Stored rows —
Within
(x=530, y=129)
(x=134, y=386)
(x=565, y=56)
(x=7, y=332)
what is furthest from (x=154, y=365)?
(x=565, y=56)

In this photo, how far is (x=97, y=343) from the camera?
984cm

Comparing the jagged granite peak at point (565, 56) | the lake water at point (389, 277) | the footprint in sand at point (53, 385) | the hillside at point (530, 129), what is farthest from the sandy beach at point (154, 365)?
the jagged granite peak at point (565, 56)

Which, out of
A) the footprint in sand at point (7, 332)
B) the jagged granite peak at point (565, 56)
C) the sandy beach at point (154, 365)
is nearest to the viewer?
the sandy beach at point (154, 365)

What is being asked — Rewrite every line of the records above as a numbered list, leaving out the blank lines.

Answer for the task —
1. Within
2. (x=530, y=129)
3. (x=134, y=386)
4. (x=565, y=56)
5. (x=7, y=332)
6. what is furthest from (x=154, y=365)?
7. (x=565, y=56)
8. In this photo, how far is (x=97, y=343) from the camera?
9. 984cm
10. Comparing the jagged granite peak at point (565, 56) | the lake water at point (389, 277) | the footprint in sand at point (53, 385) | the hillside at point (530, 129), what is farthest from the sandy beach at point (154, 365)?
11. the jagged granite peak at point (565, 56)
12. Which, out of
13. A) the footprint in sand at point (7, 332)
14. B) the jagged granite peak at point (565, 56)
15. C) the sandy beach at point (154, 365)
16. is nearest to the viewer?
17. the sandy beach at point (154, 365)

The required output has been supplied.